The Stock Market Is discounting Its Overconfidence in AI and Trump

The Magnificent Seven appeared to be collapsing under their own weight on Monday, causing the Nasdaq to lose 4%, its largest one-day decline since 2022. The index has lost 12.4% over the last 13 trading sessions, which is uncannily similar to the losses seen during the first 13 days of the 2020 COVID-19 pandemic.

This came nearly precisely 25 years after the dot-com bubble burst, when the same tech-heavy index soared 500 percent in five years, and it makes sense because history tends to rhyme.

Wall Street is realizing the drawbacks of its own arrogance toward momentum, AI, and Trump.

The largest tech companies had been up for bid for months, but now investors are leaving in droves. Interestingly, the stocks that experienced the worst decline are those that rose in the initial months after Donald Trump was reelected in November.

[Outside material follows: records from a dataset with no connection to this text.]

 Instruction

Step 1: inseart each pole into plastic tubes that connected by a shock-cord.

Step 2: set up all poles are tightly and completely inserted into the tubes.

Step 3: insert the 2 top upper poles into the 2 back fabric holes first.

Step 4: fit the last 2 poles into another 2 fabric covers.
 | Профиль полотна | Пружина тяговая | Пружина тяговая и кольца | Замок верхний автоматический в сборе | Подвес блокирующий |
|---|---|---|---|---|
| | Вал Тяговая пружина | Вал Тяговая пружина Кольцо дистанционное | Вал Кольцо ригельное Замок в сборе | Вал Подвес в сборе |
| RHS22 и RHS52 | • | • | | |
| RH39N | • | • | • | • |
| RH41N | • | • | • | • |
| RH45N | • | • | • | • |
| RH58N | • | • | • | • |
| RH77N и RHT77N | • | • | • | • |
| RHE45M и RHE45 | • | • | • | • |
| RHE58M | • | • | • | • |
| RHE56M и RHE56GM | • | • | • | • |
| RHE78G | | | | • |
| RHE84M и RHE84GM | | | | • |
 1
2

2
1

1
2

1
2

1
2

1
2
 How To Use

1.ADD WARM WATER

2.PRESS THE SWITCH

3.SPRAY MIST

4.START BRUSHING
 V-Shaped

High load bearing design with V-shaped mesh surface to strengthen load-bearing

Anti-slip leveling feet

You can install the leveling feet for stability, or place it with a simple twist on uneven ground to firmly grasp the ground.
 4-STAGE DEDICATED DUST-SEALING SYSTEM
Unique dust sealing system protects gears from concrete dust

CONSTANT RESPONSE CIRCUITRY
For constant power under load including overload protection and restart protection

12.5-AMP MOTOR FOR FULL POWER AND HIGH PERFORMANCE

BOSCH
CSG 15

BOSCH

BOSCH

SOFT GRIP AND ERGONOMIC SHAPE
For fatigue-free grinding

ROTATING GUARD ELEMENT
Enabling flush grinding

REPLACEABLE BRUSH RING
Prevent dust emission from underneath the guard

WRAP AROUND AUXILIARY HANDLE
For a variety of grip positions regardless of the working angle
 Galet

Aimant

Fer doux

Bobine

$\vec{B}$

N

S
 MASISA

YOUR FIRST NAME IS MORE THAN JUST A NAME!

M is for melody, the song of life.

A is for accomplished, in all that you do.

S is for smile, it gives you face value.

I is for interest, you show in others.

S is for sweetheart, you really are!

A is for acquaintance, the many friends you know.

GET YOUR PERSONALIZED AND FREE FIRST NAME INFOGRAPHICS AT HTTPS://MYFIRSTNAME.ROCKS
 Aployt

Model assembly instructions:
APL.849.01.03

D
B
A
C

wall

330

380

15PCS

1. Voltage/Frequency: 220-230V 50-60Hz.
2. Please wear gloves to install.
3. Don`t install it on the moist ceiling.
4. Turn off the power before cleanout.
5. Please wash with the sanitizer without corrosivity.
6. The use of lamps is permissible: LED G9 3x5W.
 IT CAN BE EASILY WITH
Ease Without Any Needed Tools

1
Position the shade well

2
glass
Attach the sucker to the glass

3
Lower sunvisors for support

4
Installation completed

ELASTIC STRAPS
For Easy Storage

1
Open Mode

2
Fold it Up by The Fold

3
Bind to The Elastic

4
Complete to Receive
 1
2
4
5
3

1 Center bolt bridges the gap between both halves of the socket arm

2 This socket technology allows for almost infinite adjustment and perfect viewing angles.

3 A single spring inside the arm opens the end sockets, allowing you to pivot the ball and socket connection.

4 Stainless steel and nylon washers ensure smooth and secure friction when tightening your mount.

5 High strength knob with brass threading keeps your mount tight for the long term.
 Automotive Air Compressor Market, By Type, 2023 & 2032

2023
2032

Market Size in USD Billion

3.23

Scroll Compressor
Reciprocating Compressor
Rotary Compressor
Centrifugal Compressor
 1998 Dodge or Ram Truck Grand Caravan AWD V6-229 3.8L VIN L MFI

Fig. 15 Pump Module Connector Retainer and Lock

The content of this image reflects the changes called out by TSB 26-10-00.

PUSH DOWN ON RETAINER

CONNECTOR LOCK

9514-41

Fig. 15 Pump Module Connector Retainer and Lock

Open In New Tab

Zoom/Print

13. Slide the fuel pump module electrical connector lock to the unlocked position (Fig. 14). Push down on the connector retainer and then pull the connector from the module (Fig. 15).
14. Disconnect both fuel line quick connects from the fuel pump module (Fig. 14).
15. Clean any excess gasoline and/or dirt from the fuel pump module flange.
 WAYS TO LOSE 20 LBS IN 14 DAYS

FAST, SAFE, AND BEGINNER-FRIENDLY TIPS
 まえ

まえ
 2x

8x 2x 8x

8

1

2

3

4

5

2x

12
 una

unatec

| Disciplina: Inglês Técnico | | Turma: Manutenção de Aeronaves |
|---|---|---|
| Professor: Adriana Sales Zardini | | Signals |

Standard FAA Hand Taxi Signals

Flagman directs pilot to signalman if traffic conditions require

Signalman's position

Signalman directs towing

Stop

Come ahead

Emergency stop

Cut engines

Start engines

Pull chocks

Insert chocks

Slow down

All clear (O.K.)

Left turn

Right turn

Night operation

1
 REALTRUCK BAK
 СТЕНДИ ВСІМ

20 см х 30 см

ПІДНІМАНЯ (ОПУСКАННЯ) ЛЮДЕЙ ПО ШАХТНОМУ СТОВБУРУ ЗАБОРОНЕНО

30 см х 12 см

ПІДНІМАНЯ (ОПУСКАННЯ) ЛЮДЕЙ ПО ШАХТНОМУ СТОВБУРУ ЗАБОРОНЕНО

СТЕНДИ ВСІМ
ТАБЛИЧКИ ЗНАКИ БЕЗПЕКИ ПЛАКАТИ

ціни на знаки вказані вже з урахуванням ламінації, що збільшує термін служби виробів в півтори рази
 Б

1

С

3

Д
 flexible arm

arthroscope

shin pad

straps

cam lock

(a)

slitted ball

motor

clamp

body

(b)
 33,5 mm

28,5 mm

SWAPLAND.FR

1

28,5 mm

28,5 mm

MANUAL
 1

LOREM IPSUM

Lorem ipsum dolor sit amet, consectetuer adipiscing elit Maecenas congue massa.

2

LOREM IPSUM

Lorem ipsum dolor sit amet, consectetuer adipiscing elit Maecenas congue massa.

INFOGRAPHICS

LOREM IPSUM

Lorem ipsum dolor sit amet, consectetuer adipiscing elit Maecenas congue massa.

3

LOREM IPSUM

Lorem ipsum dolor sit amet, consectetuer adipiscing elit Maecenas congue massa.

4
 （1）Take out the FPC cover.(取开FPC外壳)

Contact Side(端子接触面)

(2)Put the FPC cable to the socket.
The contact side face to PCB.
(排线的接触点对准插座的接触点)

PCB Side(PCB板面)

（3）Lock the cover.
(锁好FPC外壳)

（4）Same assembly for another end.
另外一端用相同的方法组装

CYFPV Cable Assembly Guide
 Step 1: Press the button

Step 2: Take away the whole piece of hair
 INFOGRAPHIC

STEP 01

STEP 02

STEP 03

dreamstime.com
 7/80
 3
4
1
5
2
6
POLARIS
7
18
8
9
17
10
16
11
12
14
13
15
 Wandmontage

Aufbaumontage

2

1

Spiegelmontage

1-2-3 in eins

Bespoke Investment Group data shows that the 100 best-performing equities from Election Day through the peak of the S&P 500 on February 19 are now down an average of 19.7 percent since that time. Only 1.4 percent has been lost by the 100 weakest performers from the post-election bounce.

As a result, the equities that benefited from the Trump-induced confidence are now driving the market lower.

Why are investors now anxious? This weekend, Trump reaffirmed his tariff plan and did not completely rule out a recession. As reported, Wall Street had first predicted that Trump 2.0 will implement pro-growth and pro-business measures. But more uncertainty than anticipated from tariffs is currently causing markets to struggle.

On Monday alone, the Magnificent Seven, which drove the majority of the 2023 and 2024 gains, had their market capitalization drop by around $760 billion. At 20% below its December peak, Roundhill’s Magnificent Seven ETF has entered a bear market.

Monday’s activity showed all the characteristics of a distressed market, even outside of the tech sector. Dubbed the terror barometer of Wall Street, the CBOE Volatility Index surged to 28. And just after the election, bitcoin, which had risen above $109,000, fell below $75,000.

A sobering reminder of how easily sentiment can shift is the speed at which this reversal occurred. Wall Street believed that Trump’s pro-business administration could only increase stock prices and that AI-related stocks were unstoppable.

Some investors are still suffering from an old lesson: the things that rise the fastest usually fall just as hard.